───── Texte source

Plusieurs fois champion suisse et athlète lors des Jeux Olympiques de Pyeongchang en début d’année, Pat Burgener est également musicien entre deux compétitions. Avant le début de la nouvelle saison, nous avons pu rencontrer cet homme à tout faire, figure montante du snowboard international. À seulement 24 ans, le parrain des Jeux de la Jeunesse 2020 de Lausanne nous explique comment il arrive à concilier ses deux passions, le sport et la musique, sans se sentir surchargé, en tentant même de nouveau projets.

──────────
───── Liste des lignes

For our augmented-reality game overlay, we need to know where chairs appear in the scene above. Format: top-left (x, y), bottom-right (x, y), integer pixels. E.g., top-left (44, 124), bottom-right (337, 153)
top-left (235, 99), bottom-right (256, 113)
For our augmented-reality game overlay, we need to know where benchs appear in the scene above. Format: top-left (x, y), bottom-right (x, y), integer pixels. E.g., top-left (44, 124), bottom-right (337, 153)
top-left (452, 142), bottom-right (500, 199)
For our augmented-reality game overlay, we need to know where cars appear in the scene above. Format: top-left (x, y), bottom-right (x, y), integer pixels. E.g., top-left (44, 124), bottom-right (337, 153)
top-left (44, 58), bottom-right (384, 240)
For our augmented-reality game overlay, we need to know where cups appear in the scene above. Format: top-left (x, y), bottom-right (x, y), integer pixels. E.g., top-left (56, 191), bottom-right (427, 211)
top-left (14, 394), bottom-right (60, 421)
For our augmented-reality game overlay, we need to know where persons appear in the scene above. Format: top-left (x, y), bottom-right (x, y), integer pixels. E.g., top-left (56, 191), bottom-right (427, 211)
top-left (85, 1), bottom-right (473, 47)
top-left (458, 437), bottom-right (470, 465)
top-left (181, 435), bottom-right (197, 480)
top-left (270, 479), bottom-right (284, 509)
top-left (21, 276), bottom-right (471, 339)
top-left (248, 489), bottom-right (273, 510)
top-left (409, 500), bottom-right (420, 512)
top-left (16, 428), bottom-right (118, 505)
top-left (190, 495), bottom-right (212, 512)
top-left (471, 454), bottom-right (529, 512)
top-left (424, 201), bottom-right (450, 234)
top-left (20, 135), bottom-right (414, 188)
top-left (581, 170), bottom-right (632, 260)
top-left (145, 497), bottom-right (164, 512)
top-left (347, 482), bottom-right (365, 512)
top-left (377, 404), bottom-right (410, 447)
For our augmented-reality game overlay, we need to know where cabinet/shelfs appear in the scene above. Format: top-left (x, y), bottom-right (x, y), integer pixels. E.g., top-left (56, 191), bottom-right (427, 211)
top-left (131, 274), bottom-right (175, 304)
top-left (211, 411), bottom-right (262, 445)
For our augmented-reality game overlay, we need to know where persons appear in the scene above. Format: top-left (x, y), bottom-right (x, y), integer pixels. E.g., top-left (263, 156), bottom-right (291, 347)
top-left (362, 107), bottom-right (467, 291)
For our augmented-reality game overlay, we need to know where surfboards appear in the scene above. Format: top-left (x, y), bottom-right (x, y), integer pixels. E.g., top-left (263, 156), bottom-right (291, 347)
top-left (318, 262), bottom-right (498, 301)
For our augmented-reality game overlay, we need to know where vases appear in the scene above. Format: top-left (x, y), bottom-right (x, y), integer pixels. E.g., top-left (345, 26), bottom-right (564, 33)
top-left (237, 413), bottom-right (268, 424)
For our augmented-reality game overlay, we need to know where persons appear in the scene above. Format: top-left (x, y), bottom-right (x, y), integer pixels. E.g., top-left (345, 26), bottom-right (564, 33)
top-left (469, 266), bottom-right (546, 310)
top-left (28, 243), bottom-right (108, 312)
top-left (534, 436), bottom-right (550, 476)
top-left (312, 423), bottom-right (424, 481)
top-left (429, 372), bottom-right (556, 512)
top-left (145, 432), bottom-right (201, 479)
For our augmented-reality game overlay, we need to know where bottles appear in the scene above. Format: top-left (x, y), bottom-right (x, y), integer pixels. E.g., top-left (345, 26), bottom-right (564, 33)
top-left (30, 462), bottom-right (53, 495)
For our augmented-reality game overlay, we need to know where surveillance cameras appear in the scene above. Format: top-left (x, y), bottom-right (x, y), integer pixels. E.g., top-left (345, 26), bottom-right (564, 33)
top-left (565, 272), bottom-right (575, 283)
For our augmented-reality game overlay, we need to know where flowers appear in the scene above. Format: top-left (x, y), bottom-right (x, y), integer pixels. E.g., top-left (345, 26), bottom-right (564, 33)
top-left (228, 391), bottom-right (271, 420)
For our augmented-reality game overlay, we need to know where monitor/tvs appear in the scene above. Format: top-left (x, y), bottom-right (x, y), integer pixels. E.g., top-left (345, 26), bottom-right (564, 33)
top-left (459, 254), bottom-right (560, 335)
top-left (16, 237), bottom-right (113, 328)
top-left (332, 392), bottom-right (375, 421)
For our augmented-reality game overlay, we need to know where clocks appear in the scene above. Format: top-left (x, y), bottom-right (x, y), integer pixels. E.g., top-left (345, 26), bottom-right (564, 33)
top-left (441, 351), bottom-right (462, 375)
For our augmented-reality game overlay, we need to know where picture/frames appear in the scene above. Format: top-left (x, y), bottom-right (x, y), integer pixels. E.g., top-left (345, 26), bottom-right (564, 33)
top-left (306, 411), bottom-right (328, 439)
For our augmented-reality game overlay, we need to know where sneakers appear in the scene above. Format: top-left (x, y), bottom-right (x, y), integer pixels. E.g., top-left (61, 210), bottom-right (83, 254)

──────────

Consignes:
1. D'après le texte sur Pat Burgener, de quel événement est-il le parrain ?
2. Poursuivez le texte sur Pat Burgener après sa dernière phrase.

Réponses:
1. Des Jeux de la Jeunesse 2020 de Lausanne.

2.
Cela fait maintenant neuf mois que les dernières Olympiades se sont terminées en Corée du Sud, d’où Pat Burgener est revenu avec une 5e place pour ses premiers Jeux. Le Vaudois a également enregistré son premier album cette année, et se prépare à la sortie son deuxième EP en lançant quelques singles sur la toile. Entre compétitions et concerts, Pat ne se repose pas, mais explique que ce rythme de vie lui permet de savourer chaque instant, et lui en apprend sur lui-même. Mature et conscient de là où il veut aller, il reste détendu et jovial. Alors qu’il était de passage au Rolex Learning Center de l’EPFL avant son concert au Bleu Lézard à Lausanne [ndlr, le 14 novembre dernier], il nous a accordé une interview. Le snowboardeur nous raconte son expérience aux Jeux Olympiques, sa relation avec son compatriote Iouri Podladtchikov ou encore les quelques moments difficiles de sa vie.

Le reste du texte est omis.